La cerimonia per il 174° anniversario della Polizia di Stato è stata celebrata al Teatro Carlo Gesualdo, alla presenza del ministro dell’Interno Matteo Piantedosi, del capo della Polizia Vittorio Pisani e del prefetto di Avellino Rossana Riflesso.
Nel suo intervento, il questore di Avellino Pasquale Picone ha ribadito il valore della sicurezza come responsabilità condivisa: «Il compito della Polizia di Stato è dare sicurezza e aumentare la percezione di sicurezza da parte dei cittadini». Ha poi sottolineato l’importanza della collaborazione tra istituzioni e territorio: «Sarebbe sbagliato pensare che la polizia e le forze dell’ordine siano custodi esclusivi della sicurezza», evidenziando il modello della sicurezza integrata.
Alla cerimonia hanno preso parte il presidente della Provincia Rizieri Buonopane, il commissario straordinario del Comune di Avellino Giuliana Perrotta, i vertici delle forze dell’ordine, rappresentanti delle istituzioni religiose e scolastiche, le associazioni del territorio e numerosi sindaci.
Nel corso della cerimonia, il ministro Matteo Piantedosi e il capo della Polizia Vittorio Pisani hanno premiato, per «alto senso del dovere e coraggio», cinque agenti distintisi nell’operazione del 13 ottobre 2022 a Cesinali, quando furono arrestati in flagranza quattro pluripregiudicati dediti agli assalti ai portavalori che avevano aperto il fuoco contro la polizia.
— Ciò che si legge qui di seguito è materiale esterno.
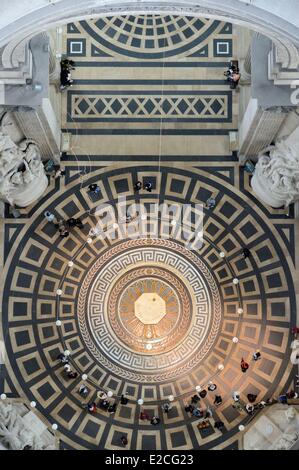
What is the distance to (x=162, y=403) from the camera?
21031 millimetres

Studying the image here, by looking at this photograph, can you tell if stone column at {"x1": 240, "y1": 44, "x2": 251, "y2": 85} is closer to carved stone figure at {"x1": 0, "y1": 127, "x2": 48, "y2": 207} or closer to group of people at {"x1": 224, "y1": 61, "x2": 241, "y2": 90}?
group of people at {"x1": 224, "y1": 61, "x2": 241, "y2": 90}

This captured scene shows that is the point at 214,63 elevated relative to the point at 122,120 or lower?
elevated

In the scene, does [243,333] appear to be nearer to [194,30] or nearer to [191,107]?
[191,107]

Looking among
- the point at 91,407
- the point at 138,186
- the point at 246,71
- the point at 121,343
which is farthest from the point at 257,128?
the point at 91,407

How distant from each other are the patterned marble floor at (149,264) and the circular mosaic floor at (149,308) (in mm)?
30

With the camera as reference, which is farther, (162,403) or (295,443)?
(162,403)

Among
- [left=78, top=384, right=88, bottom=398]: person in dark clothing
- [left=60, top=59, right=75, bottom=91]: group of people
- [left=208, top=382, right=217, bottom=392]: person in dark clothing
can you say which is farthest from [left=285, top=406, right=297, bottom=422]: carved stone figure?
[left=60, top=59, right=75, bottom=91]: group of people

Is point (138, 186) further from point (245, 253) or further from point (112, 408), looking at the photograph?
point (112, 408)

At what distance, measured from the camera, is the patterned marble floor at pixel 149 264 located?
21.0 meters

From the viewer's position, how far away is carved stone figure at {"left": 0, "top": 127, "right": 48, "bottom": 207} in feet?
62.0

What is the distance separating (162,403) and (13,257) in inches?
211

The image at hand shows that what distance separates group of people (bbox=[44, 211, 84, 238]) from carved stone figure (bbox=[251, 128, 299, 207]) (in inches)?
186
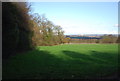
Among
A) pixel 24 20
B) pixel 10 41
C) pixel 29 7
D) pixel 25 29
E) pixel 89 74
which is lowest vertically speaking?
pixel 89 74

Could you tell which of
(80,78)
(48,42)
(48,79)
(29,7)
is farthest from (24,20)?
(48,42)

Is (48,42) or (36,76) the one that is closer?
(36,76)

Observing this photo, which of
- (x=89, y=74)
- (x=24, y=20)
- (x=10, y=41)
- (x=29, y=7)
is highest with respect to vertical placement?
(x=29, y=7)

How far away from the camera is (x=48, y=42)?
1122 centimetres

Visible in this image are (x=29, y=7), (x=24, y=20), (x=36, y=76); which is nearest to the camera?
Answer: (x=36, y=76)

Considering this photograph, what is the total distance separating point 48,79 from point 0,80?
124cm

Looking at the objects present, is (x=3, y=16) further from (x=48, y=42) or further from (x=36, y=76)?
(x=48, y=42)

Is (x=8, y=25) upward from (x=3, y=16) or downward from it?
downward

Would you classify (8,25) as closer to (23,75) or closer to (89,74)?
(23,75)

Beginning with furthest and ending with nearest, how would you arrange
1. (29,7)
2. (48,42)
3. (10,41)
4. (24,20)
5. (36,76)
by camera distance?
(48,42) → (29,7) → (24,20) → (10,41) → (36,76)

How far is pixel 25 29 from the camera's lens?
529 centimetres

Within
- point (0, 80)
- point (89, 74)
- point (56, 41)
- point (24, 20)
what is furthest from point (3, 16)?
point (56, 41)

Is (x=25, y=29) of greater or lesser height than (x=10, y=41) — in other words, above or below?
above

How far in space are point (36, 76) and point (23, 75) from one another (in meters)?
0.39
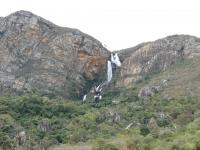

A ricevere il riconoscimento il vice ispettore Carmine Picardo, il sovrintendente Fabio Sasso, l’assistente capo Gaetano Chirola e gli agenti Giuseppe Primavera e Guido Pugliese.
Ampio spazio è stato dedicato ai risultati operativi, dalle indagini sulle sparatorie in centro alle operazioni contro il narcotraffico, fino alle attività investigative in ambito carcerario. I numeri confermano l’intensità dell’azione: oltre 100mila persone controllate nel 2025, 157 arresti e 864 denunce.
Particolare attenzione è stata riservata alla violenza di genere: «Ho adottato ben 86 provvedimenti nei confronti di uomini maltrattanti», ha dichiarato il questore, definendo il fenomeno «odioso».
A chiudere la cerimonia, l’esibizione della fanfara della Polizia di Stato diretta dal maestro Massimiliano Profili, con la partecipazione del soprano Martina Paciotti.